Given exercise A: Condense the paragraph of the movie review that begins "I became familiar with" into two or three sentences, keeping its main facts.

-------- Passage to read --------

6/10
Communists, Communists Everywhere!
13 May 2017
I became familiar with "I Was A Communist For The FBI" through listening to some of the old radio episodes of the show (of the same name) broadcast over satellite radio. I've always found the radio show interesting, and when I stumbled upon a movie based on the same story there was never any doubt in my mind that I wanted to watch it. It's the story of Matt Cvetic, an FBI operative who infiltrates the Pittsburgh branch of the United States Communist Party during World War II and remains as an FBI mole for almost 10 years - at the beginning of the Cold War, when the Red Scare was taking possession of America.

It's obvious - as you'd expect - that this movie seeks to portray communists and communism in a bad light. That becomes clear right from the start. A meeting of the party leaders is held in a fancy hotel, where they indulge in wine and caviar and other luxuries. The proletariat? Workers of the world unite, indeed! The point is made there by one of the leaders that once the communists take over America this is how the leaders will always live. And, as for the workers, well - "they'll always be workers." So much for communist idealism! The point is also made that the communist leaders are racists, using the "n-word" to refer to black workers and seeing them only as useful pawns but of little real importance. The communists portrayed here are basically rabble-rousers, wanting to spark illegal strikes and riots, and fiercely loyal to and controlled by Stalin and the Soviet Union (toasts are offered to both.) They're suspicious of each other, and ruthless toward those they suspect of betraying them - which obviously makes Cvetic's life a perilous one. He rises (in the movie) to a significant position of leadership in the Party - always vaguely under suspicion (but it seems that every communist was vaguely suspicious of every other communist, so no big deal, really) but nothing ever gets pinned on him. In the meantime, having to live publicly as a "red" he's alienated from his own family (his son and brothers can't stand to be in the same room with him) and he has basically no friends. It's a lonely life. Cvetic is torn between his loyalty to his country and his desire to live a normal life. Things really start to be torn apart when he discovers that his son's teacher Eve (Dorothy Hart) is a fellow communist, who becomes something of a love interest for him. (As an aside, I thought it interesting that Eve revealed that there were a lot of communist teachers - so the right- wing suspicion of teachers being out to subvert rather than educate American youth goes back at least to the Red Scare.) The movie also portrays the communists as a much bigger threat than they really were - infiltrating every aspect of American society, with tentacles stretching across the country and the world. It is most certainly a product of the Red Scare.

-------- Input records --------

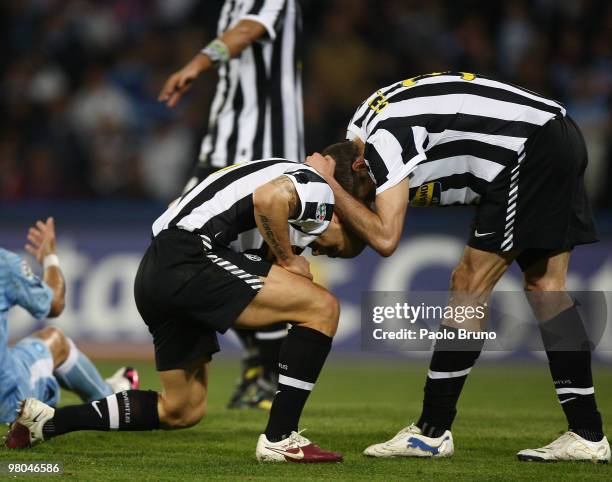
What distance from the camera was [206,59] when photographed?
665 cm

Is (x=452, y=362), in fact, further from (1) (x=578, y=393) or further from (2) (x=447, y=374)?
(1) (x=578, y=393)

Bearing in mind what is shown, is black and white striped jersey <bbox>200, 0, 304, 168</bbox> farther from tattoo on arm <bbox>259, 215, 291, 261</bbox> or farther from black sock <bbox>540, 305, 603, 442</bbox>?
black sock <bbox>540, 305, 603, 442</bbox>

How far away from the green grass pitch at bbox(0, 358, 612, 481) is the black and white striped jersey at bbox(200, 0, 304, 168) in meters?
1.64

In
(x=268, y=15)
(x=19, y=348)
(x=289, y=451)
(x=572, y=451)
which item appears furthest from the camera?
(x=268, y=15)

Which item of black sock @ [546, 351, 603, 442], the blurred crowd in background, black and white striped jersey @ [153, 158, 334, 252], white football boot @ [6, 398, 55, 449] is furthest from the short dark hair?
the blurred crowd in background

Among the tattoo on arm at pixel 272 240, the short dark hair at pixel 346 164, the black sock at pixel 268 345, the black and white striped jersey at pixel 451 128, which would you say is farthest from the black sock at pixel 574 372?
the black sock at pixel 268 345

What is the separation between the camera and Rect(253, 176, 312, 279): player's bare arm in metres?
4.82

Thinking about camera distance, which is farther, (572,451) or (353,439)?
(353,439)

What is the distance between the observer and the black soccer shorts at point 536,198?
5.18 meters

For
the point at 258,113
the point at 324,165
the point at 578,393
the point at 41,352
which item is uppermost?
the point at 258,113

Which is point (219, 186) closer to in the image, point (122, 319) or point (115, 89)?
point (122, 319)

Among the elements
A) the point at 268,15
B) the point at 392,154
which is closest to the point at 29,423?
the point at 392,154

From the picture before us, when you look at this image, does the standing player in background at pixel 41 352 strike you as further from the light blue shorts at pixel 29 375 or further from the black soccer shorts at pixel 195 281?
the black soccer shorts at pixel 195 281

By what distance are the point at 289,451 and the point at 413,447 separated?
2.29 ft
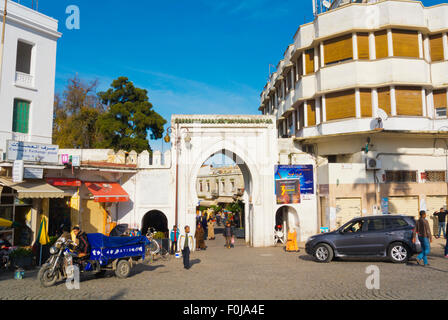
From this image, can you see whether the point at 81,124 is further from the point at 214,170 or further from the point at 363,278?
the point at 363,278

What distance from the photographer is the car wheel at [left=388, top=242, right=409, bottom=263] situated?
41.1 ft

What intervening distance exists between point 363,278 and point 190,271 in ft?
18.3

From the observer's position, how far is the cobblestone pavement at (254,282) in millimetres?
8352

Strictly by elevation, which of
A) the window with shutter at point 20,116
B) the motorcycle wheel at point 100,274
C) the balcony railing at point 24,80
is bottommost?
the motorcycle wheel at point 100,274

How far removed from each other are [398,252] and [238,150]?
31.3 feet

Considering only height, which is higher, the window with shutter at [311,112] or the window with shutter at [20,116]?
the window with shutter at [311,112]

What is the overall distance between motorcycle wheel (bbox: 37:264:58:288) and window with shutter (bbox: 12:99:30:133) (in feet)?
35.5

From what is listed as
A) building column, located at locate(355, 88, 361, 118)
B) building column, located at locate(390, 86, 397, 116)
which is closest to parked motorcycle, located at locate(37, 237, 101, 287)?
building column, located at locate(355, 88, 361, 118)

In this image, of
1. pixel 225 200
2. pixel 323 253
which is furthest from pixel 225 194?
pixel 323 253

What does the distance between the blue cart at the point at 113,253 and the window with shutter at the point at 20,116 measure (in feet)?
34.1

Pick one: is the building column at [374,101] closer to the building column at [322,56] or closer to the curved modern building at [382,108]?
the curved modern building at [382,108]

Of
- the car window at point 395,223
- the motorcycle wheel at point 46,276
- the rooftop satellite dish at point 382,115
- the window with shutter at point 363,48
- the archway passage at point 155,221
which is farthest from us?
the archway passage at point 155,221

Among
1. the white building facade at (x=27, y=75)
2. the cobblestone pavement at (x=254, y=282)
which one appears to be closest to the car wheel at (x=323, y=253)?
the cobblestone pavement at (x=254, y=282)

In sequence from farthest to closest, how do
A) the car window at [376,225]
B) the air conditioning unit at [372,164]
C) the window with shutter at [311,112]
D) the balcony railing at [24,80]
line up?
the window with shutter at [311,112] < the air conditioning unit at [372,164] < the balcony railing at [24,80] < the car window at [376,225]
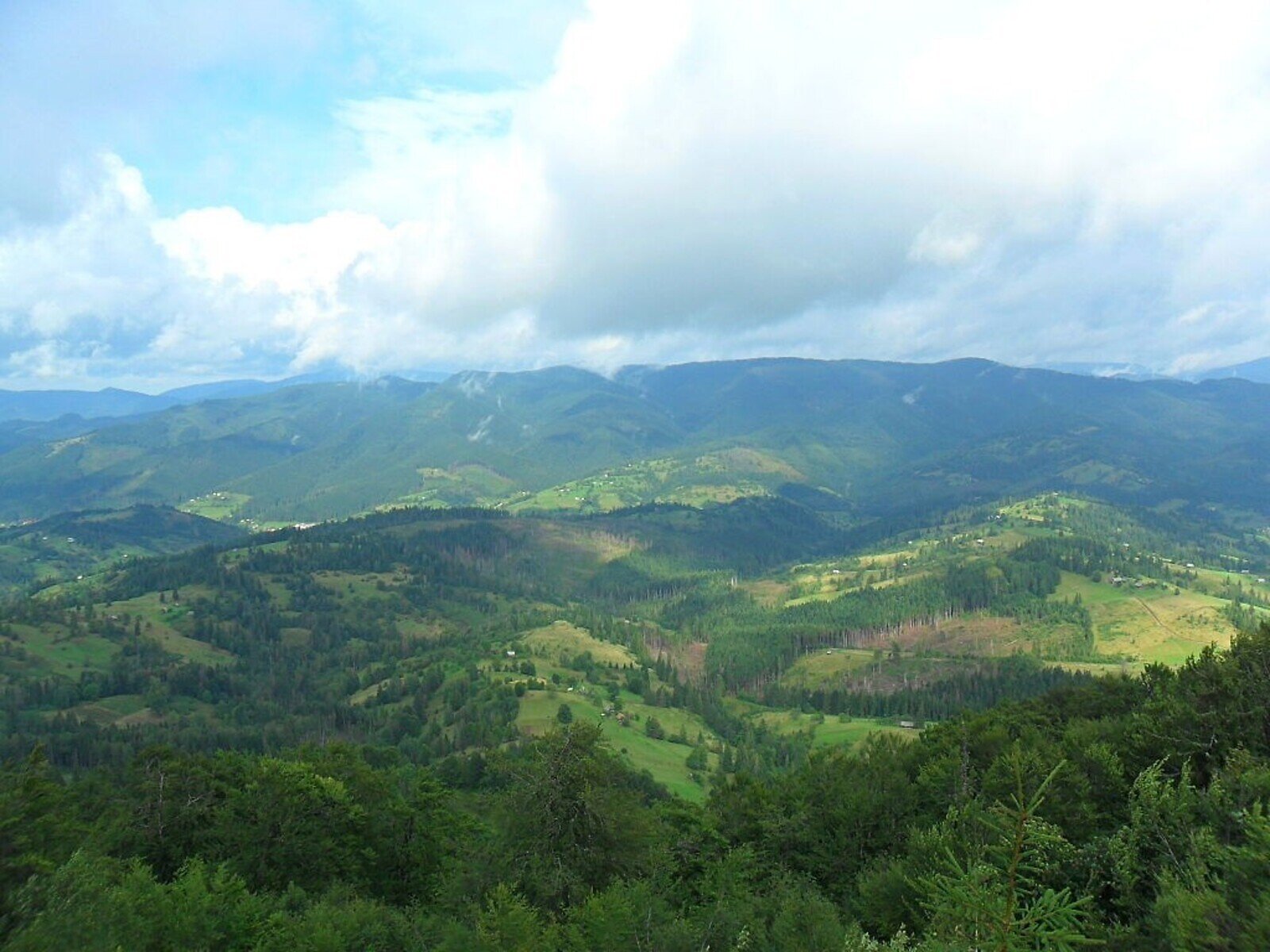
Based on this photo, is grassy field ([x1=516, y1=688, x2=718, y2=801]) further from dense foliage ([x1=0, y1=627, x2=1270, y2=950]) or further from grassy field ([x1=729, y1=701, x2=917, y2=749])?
dense foliage ([x1=0, y1=627, x2=1270, y2=950])

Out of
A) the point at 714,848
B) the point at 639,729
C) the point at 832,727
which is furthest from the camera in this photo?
the point at 832,727

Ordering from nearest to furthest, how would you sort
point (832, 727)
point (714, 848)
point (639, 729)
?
point (714, 848), point (639, 729), point (832, 727)

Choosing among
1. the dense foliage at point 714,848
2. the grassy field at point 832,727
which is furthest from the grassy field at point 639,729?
the dense foliage at point 714,848

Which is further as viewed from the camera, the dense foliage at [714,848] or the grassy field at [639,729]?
the grassy field at [639,729]

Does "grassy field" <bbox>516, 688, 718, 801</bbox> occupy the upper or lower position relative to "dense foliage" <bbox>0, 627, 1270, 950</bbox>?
lower

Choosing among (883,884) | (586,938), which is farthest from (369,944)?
(883,884)

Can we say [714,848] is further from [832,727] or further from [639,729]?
[832,727]

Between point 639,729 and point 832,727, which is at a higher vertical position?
point 639,729

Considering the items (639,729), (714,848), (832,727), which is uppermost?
(714,848)

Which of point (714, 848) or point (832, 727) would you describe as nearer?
point (714, 848)

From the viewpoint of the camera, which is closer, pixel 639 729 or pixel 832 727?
pixel 639 729

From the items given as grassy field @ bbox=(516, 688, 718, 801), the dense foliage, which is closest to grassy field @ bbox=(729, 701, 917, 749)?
grassy field @ bbox=(516, 688, 718, 801)

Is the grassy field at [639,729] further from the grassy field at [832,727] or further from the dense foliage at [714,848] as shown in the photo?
the dense foliage at [714,848]

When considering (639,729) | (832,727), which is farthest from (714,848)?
(832,727)
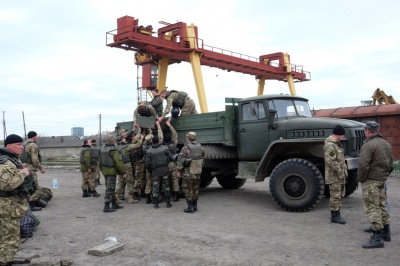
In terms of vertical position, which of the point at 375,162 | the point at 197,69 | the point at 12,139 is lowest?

--------

Given exercise B: Pick out each line in the listing that contains the word "player".

Task result A: The writer first knew "I Was A Communist For The FBI" from old episodes of the radio show heard on satellite radio, and after coming across a movie based on the same story, was eager to watch it. The movie follows Matt Cvetic, an FBI operative who infiltrates the Pittsburgh branch of the United States Communist Party during World War II. He stays on as an FBI mole for almost 10 years, into the start of the Cold War as the Red Scare was taking hold of America.

Task result B:
What is the separation between the camera and Rect(253, 176, 312, 279): player's bare arm in metres?
From the picture before us, when you look at this image, does the standing player in background at pixel 41 352 strike you as further from the light blue shorts at pixel 29 375 or further from the black soccer shorts at pixel 195 281?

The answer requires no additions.